Greyscale Image Colorization (best in class)

TL;DR

Built a U-Net-based model in PyTorch to colorize grayscale driving scene images by predicting the a and b channels of the Lab color space. Achieved strong results on the validation set with an MSE of ~5.77 and a clean architectural implementation using modular PyTorch blocks.

Greyscale Image Colorization (best in class) preview

Motivation & Context

This project was developed as part of an advanced machine learning course where we were asked to choose and solve an image-to-image translation task. I selected image colorization - converting grayscale images into colored versions - as it combines low-level spatial understanding with semantic reasoning, particularly challenging in real-world driving scenes.

Model Architecture

I implemented a U-Net architecture, inspired by the original paper “U-Net: Convolutional Networks for Biomedical Image Segmentation” by Ronneberger et al., but adapted it carefully for the colorization task. The model was built in modular components using PyTorch:

  • ConvBlock: Each block included two Conv2d layers, each followed by BatchNorm2d and ReLU.
  • DownBlock: Each encoder block combined a ConvBlock and MaxPool2d for spatial downsampling. The implementation returned both the downsampled output and the intermediate ConvBlock result for skip connections. This was a workaround for an earlier bug where I had mistakenly used the output after MaxPooling for skip connections.
  • UpBlock: Used an Upsample layer followed by a Conv2d (kernel size 1) for feature refinement. Initially, I avoided ConvTranspose2d based on advice I read on StackOverflow, though later I realized the U-Net paper itself suggests upsampling with convolution. The main difference was my kernel size (1 instead of 2).
  • Final Output: The model predicted two output channels (a and b in Lab space), with the grayscale input serving as the L channel.

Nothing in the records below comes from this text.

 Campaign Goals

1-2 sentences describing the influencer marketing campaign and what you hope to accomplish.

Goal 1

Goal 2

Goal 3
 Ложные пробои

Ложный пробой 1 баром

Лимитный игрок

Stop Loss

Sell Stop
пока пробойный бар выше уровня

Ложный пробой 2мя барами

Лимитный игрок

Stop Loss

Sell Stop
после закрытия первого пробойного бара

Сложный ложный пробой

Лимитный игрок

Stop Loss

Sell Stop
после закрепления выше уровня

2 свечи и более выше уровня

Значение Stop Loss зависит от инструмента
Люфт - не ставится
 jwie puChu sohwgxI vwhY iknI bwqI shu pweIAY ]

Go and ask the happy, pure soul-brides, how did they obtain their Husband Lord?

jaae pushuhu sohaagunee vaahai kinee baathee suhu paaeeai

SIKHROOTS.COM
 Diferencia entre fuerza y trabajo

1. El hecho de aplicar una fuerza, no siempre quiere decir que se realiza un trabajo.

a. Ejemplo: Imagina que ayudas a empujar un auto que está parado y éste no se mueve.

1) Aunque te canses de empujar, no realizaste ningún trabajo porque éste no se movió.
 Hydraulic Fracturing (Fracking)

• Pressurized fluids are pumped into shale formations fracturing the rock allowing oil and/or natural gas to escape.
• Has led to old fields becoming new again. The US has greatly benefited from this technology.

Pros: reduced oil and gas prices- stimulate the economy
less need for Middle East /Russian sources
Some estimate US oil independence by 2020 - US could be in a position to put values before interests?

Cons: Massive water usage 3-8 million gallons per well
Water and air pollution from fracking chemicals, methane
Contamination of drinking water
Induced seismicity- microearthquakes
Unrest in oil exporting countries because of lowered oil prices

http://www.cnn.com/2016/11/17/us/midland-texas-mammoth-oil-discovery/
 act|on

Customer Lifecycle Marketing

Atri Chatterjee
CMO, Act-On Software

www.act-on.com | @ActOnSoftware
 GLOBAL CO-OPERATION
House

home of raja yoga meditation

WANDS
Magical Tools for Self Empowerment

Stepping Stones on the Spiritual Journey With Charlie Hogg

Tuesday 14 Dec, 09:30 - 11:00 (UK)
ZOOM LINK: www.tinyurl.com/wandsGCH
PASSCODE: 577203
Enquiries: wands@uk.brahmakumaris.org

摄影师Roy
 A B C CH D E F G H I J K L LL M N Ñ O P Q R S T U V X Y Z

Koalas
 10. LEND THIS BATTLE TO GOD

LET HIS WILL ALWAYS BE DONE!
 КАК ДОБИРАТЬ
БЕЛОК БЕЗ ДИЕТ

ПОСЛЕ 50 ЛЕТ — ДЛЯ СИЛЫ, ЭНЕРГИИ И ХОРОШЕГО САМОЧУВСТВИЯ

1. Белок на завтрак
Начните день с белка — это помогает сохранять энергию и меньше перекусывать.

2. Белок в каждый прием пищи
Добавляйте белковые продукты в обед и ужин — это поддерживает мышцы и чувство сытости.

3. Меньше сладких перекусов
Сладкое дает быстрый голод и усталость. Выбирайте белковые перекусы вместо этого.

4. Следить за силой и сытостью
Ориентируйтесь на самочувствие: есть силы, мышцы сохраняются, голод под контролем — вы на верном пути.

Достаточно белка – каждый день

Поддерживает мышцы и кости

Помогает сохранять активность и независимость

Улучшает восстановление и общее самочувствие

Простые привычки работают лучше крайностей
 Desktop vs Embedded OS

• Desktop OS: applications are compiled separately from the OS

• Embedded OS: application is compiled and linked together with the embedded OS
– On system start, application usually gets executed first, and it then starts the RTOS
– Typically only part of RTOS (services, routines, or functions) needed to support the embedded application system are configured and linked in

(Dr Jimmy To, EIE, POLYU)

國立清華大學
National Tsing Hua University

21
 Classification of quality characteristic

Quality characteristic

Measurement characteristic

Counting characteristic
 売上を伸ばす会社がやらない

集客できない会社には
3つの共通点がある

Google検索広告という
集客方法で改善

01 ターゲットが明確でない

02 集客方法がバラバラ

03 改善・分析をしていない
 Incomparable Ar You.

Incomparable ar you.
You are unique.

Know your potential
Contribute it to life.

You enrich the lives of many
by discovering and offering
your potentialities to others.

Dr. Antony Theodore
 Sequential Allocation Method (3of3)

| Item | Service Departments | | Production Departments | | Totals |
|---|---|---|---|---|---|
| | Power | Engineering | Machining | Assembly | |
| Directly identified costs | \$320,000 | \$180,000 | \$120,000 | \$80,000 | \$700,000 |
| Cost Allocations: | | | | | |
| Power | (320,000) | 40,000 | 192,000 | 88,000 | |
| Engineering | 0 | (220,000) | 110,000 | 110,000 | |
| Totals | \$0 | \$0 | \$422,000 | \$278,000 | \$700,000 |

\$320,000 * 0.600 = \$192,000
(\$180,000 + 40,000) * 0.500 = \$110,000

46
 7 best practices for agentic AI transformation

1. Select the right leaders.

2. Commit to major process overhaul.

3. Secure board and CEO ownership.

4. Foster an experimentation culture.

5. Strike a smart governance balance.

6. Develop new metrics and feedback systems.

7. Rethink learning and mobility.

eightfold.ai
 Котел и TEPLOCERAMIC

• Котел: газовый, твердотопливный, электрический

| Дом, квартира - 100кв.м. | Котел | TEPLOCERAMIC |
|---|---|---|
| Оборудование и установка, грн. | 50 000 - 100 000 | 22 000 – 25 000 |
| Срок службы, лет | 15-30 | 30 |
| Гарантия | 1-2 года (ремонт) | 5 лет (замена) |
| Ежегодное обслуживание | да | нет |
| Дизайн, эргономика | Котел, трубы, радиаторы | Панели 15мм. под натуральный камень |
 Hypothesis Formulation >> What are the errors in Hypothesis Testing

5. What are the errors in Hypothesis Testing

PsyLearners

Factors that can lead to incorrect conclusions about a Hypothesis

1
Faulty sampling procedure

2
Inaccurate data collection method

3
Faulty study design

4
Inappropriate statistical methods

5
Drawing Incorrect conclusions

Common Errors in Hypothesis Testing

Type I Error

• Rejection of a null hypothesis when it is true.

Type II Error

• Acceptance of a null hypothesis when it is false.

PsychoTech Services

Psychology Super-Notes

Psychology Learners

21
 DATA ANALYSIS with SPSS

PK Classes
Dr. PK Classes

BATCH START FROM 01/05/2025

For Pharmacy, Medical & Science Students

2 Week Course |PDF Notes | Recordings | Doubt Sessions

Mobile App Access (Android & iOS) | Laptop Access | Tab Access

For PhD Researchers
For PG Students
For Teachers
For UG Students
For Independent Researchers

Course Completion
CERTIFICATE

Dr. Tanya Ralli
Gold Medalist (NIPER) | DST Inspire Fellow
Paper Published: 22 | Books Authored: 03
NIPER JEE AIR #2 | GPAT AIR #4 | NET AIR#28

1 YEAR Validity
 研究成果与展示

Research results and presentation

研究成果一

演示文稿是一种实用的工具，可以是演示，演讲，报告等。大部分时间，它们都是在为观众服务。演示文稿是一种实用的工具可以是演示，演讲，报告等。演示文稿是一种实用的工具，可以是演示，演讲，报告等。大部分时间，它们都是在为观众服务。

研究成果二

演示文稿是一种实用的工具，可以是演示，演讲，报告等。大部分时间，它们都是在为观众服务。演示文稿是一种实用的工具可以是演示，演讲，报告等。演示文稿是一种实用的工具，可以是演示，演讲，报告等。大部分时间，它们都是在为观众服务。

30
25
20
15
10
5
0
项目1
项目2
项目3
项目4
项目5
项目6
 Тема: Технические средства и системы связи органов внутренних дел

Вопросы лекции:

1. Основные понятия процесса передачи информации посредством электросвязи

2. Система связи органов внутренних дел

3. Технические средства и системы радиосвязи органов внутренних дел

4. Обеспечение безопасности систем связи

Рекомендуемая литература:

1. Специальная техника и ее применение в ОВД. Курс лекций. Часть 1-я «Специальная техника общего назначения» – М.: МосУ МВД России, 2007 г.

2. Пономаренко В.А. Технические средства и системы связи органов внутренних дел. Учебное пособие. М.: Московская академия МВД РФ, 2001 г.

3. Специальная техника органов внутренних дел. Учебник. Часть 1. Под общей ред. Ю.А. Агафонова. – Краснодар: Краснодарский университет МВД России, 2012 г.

The full model followed the classic encoder–bottleneck–decoder structure, with skip connections linking mirrored layers to preserve spatial information.

Training Process

Training presented some initial challenges:

  • I had issues with GPU memory. My GPU couldn't fit larger batch sizes but smaller ones only utilized about 50% of my 8GB GPU, so there’s room for future optimization.
  • I began by training for only 1–2 epochs at a time to inspect early outputs.
  • An initial bug in test data ordering led to an MSE > 500 due to unsorted filenames - which I fixed later.

Once the pipeline was stable, I ran:

  • Two training runs (10 epochs each) at learning rates 1e-3 and 3e-4 → achieved MSE ≈ 6.5.
  • Added a learning rate scheduler to decay LR from 1e-3 to 1/20 over 30 epochs → final MSE: 5.7691.

Validation accuracy was tracked; no signs of overfitting appeared, likely due to low variance between training and validation sets (since both came from the same test drive).

Although I considered adding data augmentation and integrating the other challenge dataset, GPU conversion issues made further experimentation impractical in the available time.

Reflections

This project taught me how to:

  • Build and debug complex CNN architectures.
  • Think pragmatically - sometimes the simplest architectural fix is the right one.
  • Measure real-world model performance with both metrics (MSE) and visuals.
  • Balance time, performance, and GPU limits in a real research workflow.